- Occupations: Children's writer and illustrator
- Writing career
- Language: English
- Genre: Children's literature
- Notable works: Mona the Vampire and other books in the franchise

= Sonia Holleyman =

British writer and illustrator

Sonia Holleyman is a British author and illustrator of several children's books. She is best known for writing and illustrating the first short stories on which the animated television series Mona the Vampire was based, and for creating this animated series with the Montreal-based Cinar (now WildBrain).
==Biography==
In 1990, Holleyman began the idea of the Mona the Vampire universe in her children's book Mona the Vampire, which was followed by Mona the Brilliant and Mona the Champion. During the mid- to late 1990s, Holleyman was joined by Hiawyn Oram in writing the next six books in the Mona the Vampire series.

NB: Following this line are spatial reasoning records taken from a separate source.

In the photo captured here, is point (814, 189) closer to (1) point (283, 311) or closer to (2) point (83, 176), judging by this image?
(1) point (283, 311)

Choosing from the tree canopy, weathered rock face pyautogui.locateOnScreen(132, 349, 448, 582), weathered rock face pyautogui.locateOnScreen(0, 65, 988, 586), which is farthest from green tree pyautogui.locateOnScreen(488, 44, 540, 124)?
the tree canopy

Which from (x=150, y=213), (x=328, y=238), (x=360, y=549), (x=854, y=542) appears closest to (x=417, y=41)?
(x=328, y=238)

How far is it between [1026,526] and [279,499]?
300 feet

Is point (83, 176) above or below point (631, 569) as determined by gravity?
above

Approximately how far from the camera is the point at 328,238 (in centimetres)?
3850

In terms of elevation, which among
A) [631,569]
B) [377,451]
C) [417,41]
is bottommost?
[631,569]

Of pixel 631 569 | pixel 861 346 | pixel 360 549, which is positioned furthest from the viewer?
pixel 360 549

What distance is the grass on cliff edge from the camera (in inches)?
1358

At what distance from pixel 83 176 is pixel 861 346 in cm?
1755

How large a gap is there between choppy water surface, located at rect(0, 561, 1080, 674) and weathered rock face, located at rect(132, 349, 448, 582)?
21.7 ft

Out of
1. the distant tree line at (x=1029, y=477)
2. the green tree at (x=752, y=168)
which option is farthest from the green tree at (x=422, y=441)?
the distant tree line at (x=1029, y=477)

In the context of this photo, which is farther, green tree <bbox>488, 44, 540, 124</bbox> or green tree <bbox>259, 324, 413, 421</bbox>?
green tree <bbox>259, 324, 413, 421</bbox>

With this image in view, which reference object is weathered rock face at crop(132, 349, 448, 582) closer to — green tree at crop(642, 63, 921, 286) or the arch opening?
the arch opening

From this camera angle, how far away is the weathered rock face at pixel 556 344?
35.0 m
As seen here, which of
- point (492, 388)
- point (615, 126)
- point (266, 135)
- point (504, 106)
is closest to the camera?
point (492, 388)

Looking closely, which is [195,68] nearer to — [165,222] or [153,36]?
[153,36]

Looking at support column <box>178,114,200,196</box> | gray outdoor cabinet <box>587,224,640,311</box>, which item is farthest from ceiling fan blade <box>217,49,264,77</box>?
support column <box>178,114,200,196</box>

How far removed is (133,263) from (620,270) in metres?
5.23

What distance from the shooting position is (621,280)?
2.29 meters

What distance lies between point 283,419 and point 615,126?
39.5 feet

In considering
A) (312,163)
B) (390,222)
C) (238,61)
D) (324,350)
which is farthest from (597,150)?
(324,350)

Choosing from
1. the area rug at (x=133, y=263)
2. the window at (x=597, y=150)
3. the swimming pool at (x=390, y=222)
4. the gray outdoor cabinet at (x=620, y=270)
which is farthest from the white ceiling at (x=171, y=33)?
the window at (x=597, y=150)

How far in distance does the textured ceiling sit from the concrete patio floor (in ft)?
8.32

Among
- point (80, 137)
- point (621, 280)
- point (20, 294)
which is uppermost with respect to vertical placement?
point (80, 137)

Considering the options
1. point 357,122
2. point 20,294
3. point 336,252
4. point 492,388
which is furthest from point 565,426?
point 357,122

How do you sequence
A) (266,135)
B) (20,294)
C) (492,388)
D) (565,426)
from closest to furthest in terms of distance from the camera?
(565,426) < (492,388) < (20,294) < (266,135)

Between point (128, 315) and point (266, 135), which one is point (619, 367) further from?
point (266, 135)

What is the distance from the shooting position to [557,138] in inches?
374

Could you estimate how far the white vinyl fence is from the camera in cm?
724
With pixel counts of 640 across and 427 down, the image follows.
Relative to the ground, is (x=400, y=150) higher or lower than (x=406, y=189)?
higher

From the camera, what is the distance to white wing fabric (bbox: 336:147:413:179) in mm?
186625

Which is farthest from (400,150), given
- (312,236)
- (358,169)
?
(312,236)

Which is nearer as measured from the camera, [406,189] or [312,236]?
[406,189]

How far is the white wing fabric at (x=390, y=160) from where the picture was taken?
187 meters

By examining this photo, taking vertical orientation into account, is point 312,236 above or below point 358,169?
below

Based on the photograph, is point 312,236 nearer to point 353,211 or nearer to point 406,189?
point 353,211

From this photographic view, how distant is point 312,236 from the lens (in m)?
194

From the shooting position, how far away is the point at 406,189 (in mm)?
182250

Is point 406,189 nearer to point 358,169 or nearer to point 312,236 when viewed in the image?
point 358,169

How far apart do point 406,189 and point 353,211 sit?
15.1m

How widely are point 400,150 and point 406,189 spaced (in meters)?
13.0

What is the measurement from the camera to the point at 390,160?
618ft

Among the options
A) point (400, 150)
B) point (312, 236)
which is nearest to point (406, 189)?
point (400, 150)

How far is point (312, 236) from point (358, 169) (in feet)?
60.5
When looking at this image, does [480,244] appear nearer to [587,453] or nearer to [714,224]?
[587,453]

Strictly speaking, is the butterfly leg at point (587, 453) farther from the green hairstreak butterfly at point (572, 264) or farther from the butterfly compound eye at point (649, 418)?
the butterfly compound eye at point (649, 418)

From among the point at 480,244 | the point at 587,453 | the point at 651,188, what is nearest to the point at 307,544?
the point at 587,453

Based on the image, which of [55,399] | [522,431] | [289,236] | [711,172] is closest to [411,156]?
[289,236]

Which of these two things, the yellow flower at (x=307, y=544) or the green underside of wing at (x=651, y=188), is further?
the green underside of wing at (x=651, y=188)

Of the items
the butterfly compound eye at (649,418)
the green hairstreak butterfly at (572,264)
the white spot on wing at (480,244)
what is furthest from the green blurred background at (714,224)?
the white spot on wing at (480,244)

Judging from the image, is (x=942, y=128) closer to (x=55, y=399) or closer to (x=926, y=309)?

In 1999, Holleyman created the Canadian animated television series Mona the Vampire, which became even more successful than the books on which it was based.

==Criticism==
A 1993 article in Publishers Weekly described that "Holleyman's illustration style is not unrelated to Babette Cole's: if Holleyman's compositions are slightly less fluid, she shares Cole's penchant for gangly, wide-eyed eccentrics and vibrant colors, and her work, like Cole's, exudes an irresistibly rakish charm."